### REQUIREMENT
Every record here needs to be written out again exactly.

[Dataset records]
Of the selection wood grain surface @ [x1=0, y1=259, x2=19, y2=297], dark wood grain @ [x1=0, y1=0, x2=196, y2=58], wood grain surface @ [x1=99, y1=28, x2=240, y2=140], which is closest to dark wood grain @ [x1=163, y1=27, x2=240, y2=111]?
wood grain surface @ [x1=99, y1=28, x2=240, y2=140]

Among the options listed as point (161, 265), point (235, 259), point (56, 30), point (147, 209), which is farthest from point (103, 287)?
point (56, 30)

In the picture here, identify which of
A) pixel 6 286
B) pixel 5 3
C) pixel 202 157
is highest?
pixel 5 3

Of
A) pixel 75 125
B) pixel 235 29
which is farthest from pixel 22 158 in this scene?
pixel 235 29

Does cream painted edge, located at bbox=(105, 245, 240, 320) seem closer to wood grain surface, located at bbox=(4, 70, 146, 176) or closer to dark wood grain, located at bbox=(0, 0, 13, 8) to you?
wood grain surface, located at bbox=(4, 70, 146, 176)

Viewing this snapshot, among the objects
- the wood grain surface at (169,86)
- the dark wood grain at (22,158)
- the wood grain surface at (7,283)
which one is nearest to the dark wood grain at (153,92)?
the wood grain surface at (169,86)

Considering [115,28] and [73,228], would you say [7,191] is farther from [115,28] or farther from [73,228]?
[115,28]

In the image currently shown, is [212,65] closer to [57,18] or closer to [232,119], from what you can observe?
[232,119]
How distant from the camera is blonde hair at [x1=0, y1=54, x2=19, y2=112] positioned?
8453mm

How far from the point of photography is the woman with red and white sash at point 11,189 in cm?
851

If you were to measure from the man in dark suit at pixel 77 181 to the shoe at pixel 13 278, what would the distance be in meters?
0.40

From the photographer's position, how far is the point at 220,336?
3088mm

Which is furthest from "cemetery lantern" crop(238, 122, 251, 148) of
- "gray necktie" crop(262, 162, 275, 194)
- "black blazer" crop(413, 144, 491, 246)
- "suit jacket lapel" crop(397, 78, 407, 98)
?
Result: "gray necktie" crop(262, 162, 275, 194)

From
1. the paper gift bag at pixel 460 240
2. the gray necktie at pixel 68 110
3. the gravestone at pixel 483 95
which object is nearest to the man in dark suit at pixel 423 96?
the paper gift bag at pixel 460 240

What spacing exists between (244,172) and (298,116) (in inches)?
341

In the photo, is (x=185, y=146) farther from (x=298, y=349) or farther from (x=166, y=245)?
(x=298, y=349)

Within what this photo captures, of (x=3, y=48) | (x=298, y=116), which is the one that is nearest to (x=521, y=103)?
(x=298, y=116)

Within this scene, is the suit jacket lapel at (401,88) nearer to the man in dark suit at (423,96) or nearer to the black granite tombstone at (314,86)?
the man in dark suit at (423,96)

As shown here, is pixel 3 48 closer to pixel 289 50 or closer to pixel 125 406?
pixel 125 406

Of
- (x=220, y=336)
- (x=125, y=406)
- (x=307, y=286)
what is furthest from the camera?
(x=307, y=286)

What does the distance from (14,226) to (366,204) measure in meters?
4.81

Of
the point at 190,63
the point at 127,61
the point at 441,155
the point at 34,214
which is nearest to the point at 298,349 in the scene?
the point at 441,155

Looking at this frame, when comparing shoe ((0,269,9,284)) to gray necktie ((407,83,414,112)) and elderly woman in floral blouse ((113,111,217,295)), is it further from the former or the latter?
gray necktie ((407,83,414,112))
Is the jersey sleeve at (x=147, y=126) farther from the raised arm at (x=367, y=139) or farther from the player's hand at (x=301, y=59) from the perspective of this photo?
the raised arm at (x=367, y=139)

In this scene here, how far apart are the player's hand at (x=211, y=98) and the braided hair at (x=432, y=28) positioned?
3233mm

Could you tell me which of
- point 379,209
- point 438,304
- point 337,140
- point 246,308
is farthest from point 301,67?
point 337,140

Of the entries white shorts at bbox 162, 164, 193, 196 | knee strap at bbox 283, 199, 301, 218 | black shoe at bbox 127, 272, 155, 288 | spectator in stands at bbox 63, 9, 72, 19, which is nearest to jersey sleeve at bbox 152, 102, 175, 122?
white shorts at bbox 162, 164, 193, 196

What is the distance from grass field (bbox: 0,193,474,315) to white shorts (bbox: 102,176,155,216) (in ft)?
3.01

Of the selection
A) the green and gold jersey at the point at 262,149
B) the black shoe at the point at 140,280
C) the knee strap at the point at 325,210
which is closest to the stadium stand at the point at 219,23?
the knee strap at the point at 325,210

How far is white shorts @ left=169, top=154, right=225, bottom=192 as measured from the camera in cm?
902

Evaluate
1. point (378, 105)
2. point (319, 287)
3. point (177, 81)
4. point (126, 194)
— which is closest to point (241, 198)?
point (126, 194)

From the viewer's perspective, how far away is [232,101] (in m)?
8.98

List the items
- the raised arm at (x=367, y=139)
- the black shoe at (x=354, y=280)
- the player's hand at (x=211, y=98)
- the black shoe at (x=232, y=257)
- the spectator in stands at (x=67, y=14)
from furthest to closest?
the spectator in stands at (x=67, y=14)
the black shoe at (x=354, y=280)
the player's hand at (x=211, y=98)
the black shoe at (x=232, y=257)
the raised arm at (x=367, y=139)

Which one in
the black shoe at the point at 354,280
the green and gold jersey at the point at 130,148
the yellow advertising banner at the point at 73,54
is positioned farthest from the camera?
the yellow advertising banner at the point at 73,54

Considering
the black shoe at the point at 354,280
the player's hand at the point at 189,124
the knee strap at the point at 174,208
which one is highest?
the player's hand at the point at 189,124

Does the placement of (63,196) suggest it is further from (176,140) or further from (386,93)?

### ANSWER TO THE PROBLEM
Of the selection wood grain surface @ [x1=0, y1=259, x2=19, y2=297], dark wood grain @ [x1=0, y1=0, x2=196, y2=58], wood grain surface @ [x1=99, y1=28, x2=240, y2=140], which is closest to dark wood grain @ [x1=163, y1=27, x2=240, y2=111]?
wood grain surface @ [x1=99, y1=28, x2=240, y2=140]

Among the options listed as point (161, 265), point (235, 259), point (56, 30), point (147, 209), which is farthest from point (103, 287)?
point (56, 30)

In the picture here, identify which of
A) pixel 6 286
B) pixel 5 3
C) pixel 202 157
is highest?
pixel 5 3

Of
A) pixel 75 125
B) pixel 235 29
which is farthest from pixel 22 158 in this scene?
pixel 235 29

Does cream painted edge, located at bbox=(105, 245, 240, 320) seem closer to wood grain surface, located at bbox=(4, 70, 146, 176) or closer to dark wood grain, located at bbox=(0, 0, 13, 8) to you?
wood grain surface, located at bbox=(4, 70, 146, 176)

Viewing this snapshot, among the objects
- the wood grain surface at (169,86)
- the dark wood grain at (22,158)
- the wood grain surface at (7,283)
which one is nearest to the dark wood grain at (153,92)?
the wood grain surface at (169,86)

Considering [115,28] and [73,228], would you say [7,191] is farther from [115,28] or farther from [73,228]?
[115,28]

In the image currently shown, is [212,65] closer to [57,18] or closer to [232,119], from what you can observe?
[232,119]
How distant from the camera is blonde hair at [x1=0, y1=54, x2=19, y2=112] positioned?
8453mm

How far from the point of photography is the woman with red and white sash at point 11,189 in cm?
851

If you were to measure from the man in dark suit at pixel 77 181 to the shoe at pixel 13 278, what would the distance be in meters?
0.40

From the photographer's position, how far is the point at 220,336?
3088mm

Which is furthest from "cemetery lantern" crop(238, 122, 251, 148) of
- "gray necktie" crop(262, 162, 275, 194)
- "black blazer" crop(413, 144, 491, 246)
- "suit jacket lapel" crop(397, 78, 407, 98)
?
Result: "gray necktie" crop(262, 162, 275, 194)

From
1. the paper gift bag at pixel 460 240
2. the gray necktie at pixel 68 110
3. the gravestone at pixel 483 95
which object is nearest to the man in dark suit at pixel 423 96?
the paper gift bag at pixel 460 240

What spacing exists between (244,172) and (298,116) (in inches)?
341

In the photo, is (x=185, y=146) farther from (x=298, y=349) or farther from (x=166, y=245)?
(x=298, y=349)

Within what this photo captures, of (x=3, y=48) | (x=298, y=116), which is the one that is nearest to (x=521, y=103)?
(x=298, y=116)

Within this scene, is the suit jacket lapel at (401,88) nearer to the man in dark suit at (423,96) or nearer to the black granite tombstone at (314,86)?
the man in dark suit at (423,96)

As shown here, is pixel 3 48 closer to pixel 289 50 or closer to pixel 125 406?
pixel 125 406

Of
- (x=220, y=336)
- (x=125, y=406)
- (x=307, y=286)
what is furthest from the camera?
(x=307, y=286)

What does the distance from (14,226) to (366,204) measure in meters?
4.81

Of
the point at 190,63
the point at 127,61
the point at 441,155
the point at 34,214
which is nearest to the point at 298,349 in the scene?
the point at 441,155

Looking at this frame, when comparing shoe ((0,269,9,284)) to gray necktie ((407,83,414,112)) and elderly woman in floral blouse ((113,111,217,295)), is it further from the former or the latter?
gray necktie ((407,83,414,112))
Is the jersey sleeve at (x=147, y=126) farther from the raised arm at (x=367, y=139) or farther from the player's hand at (x=301, y=59) from the perspective of this photo?
the raised arm at (x=367, y=139)

In this scene here, how far apart are the player's hand at (x=211, y=98) and the braided hair at (x=432, y=28) positioned?
3233mm

Could you tell me which of
- point 379,209
- point 438,304
- point 337,140
- point 246,308
is farthest from point 301,67?
point 337,140

Of the entries white shorts at bbox 162, 164, 193, 196 | knee strap at bbox 283, 199, 301, 218 | black shoe at bbox 127, 272, 155, 288 | spectator in stands at bbox 63, 9, 72, 19, which is nearest to jersey sleeve at bbox 152, 102, 175, 122?
white shorts at bbox 162, 164, 193, 196

What is the distance from grass field (bbox: 0,193,474,315) to white shorts (bbox: 102,176,155,216) (in ft)?
3.01

Of the selection
A) the green and gold jersey at the point at 262,149
B) the black shoe at the point at 140,280
C) the knee strap at the point at 325,210
which is closest to the stadium stand at the point at 219,23?
the knee strap at the point at 325,210

How far is white shorts @ left=169, top=154, right=225, bottom=192 as measured from the camera in cm?
902

Evaluate
1. point (378, 105)
2. point (319, 287)
3. point (177, 81)
4. point (126, 194)
— which is closest to point (241, 198)?
point (126, 194)

From the viewer's perspective, how far away is [232,101] (in m)?
8.98

List the items
- the raised arm at (x=367, y=139)
- the black shoe at (x=354, y=280)
- the player's hand at (x=211, y=98)
- the black shoe at (x=232, y=257)
- the spectator in stands at (x=67, y=14)
from furthest to closest?
the spectator in stands at (x=67, y=14)
the black shoe at (x=354, y=280)
the player's hand at (x=211, y=98)
the black shoe at (x=232, y=257)
the raised arm at (x=367, y=139)

Which one in
the black shoe at the point at 354,280
the green and gold jersey at the point at 130,148
the yellow advertising banner at the point at 73,54
is positioned farthest from the camera?
the yellow advertising banner at the point at 73,54

Considering
the black shoe at the point at 354,280
the player's hand at the point at 189,124
the knee strap at the point at 174,208
which one is highest?
the player's hand at the point at 189,124

Does the placement of (63,196) suggest it is further from (176,140) or further from (386,93)?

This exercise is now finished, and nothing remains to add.